Issa left Congress in 2018 after President Donald Trump, then in his first term, nominated him to head the Trade and Development Agency. Although his nomination never advanced in the Senate, he mounted a successful comeback in 2020, winning a seat that had remained safely Republican until the latest remapping shifted the partisan balance of his 48th Congressional District.
After the lines shifted, Issa briefly floated the idea of running in Texas, but later said he would stay, declaring that he “wasn’t quitting on California.”
Several Democrats are already in the race for the now-bluer 48th District, including San Diego City Council member Marni von Wilpert and Navy veteran Ammar Campa-Najjar, and Democrats have quickly framed Issa’s decision as a sign the seat is ripe for a flip.
“Issa abandoning his voters now is the clearest sign yet that Republicans know he can’t win,” Anna Elsasser, spokesperson for the Democratic Congressional Campaign Committee, said in a statement. “Any Republican who tries to parachute into this race with the same extreme agenda will face the same fate.”
Republicans, meanwhile, praised Issa’s tenure and said they expect to remain competitive in the district even as the party defends a narrow House majority. Republicans currently hold a 218–214 edge in the chamber, with vacancies.
“We are grateful for Congressman Darrell Issa’s decades of dedicated service to the people of California and our nation,” a spokesperson for the National Republican Congressional Committee said in a statement to The Epoch Times. “We are optimistic that this district will continue to be represented by a Republican.”
Issa’s announcement capped a day of California election shake-up. Rep. Kevin Kiley (R-Calif.), a two-term congressman, on March 6 filed to run in the Sixth Congressional District with “no party preference,” citing frustration with congressional “hyper-partisanship” and gerrymandering.
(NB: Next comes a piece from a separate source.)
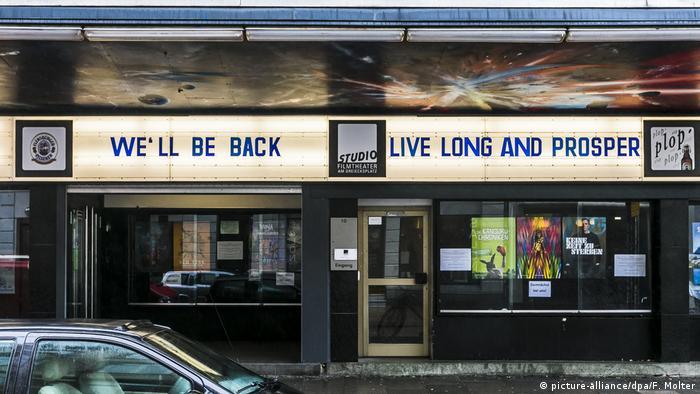 Wir kommen wieder, stand im März an der Fassade des Studio-Filmtheaters in Kiel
“It is no secret I’ve been frustrated, at times disgusted, by the hyper-partisanship in Congress,” he said in a statement.
“In the last year, it’s led to the longest government shutdown in U.S. history, a massive increase in healthcare costs, and, of course, a pointless redistricting war. The epidemic of gerrymandering has spread from Texas to California to states all across the country. Both parties are complicit.”